What now? Time to build a solid data foundation
Now that we’ve know that the era of freewheeling, ad-hoc API reporting is coming to a close, let’s look at what you need to ensure continued success.
Storage
When you can’t rely on directly querying APIs anymore, intermediary storage before visualizing the data becomes a must-have. The good news is that data storage has become cheap and the options are plentiful. However, make sure that you don’t make the selection based purely on the lowest cost per gigabyte. Instead, think of this as a prerequisite when you make your way through the rest of the items on this list.
Increasing connections
The marketing landscape is rapidly expanding. As of 2022, marketing teams are working with an average of 15 data sources, up from 10 in 2021.
That number is projected to increase to 18 by the end of this year.
Whilst having connections to only Google Analytics, Google Ads, and Facebook Ads might have been sufficient a couple years ago, marketers today need data from a wealth of different sources. It's best to make sure your tools can account for this increasing level of smooth connection.
Organizing the data
As the number of data sources increase, so too does the interest in escaping reporting silos. To achieve this, blending data across sources has become a necessity.
However, the necessary data transformation to enable this blending has historically been reserved for data teams working with SQL.

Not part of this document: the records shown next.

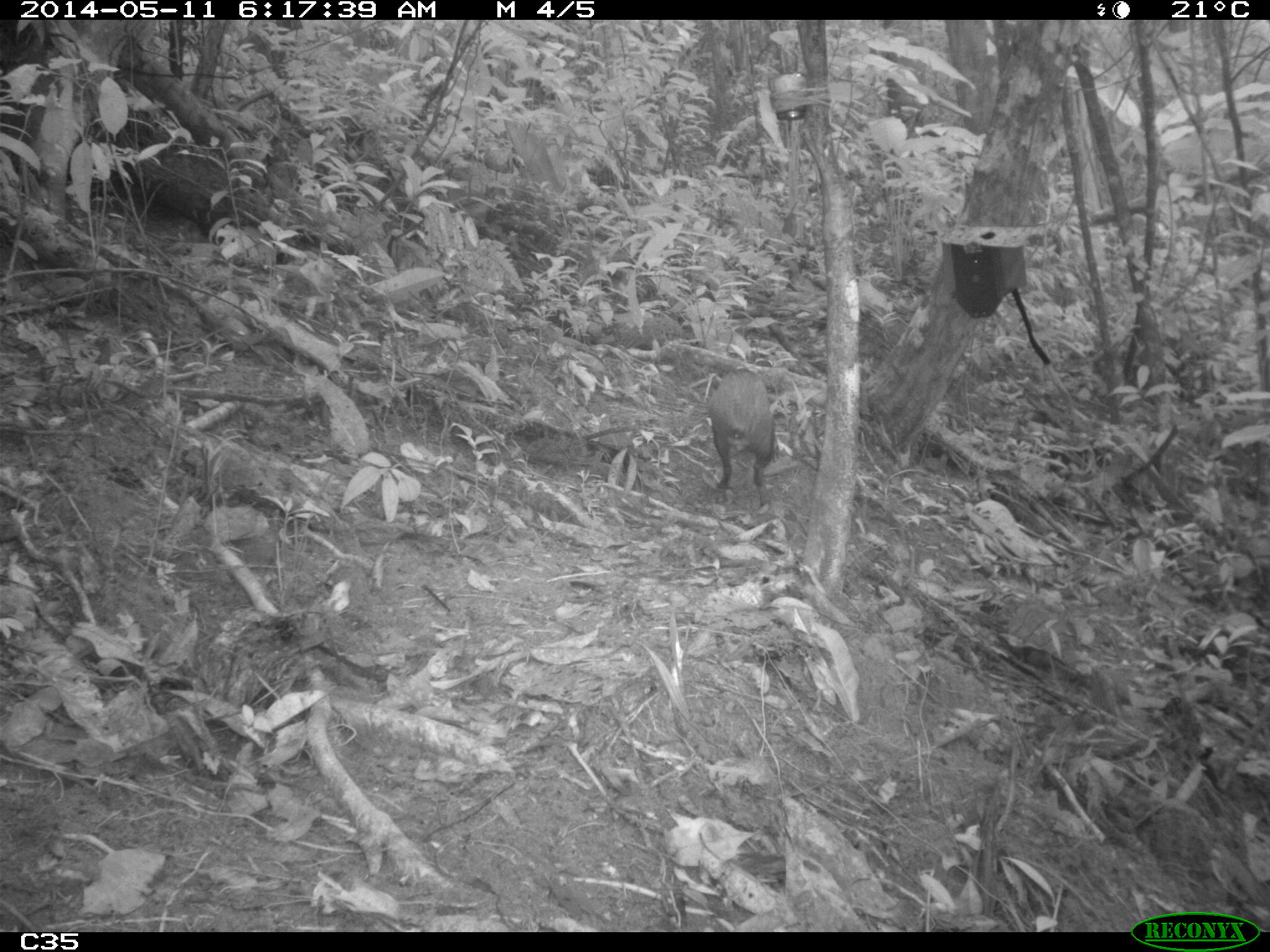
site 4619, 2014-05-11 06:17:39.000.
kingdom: Animalia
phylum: Chordata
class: Mammalia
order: Rodentia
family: Dasyproctidae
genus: Dasyprocta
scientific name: Dasyprocta leporina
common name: red-rumped agouti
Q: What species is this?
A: Dasyprocta leporina (red-rumped agouti).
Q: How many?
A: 2.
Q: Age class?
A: Adult.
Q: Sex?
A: Female.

The marketing team is out of the loop, slowing down the pace and iteration cycles of the team. Make sure that the solution you chose is built with end-users (marketers) and their use case (improving marketing performance) in mind.
"Shareability"
Once the data is prepared, you need to make it available to the reporting tool. This might seem straightforward, but make sure that you are easily able to share the data between the tools of your choice seamlessly. And be sure you don’t end up with vendor lock-in if you were to ever make a change to your reporting tool.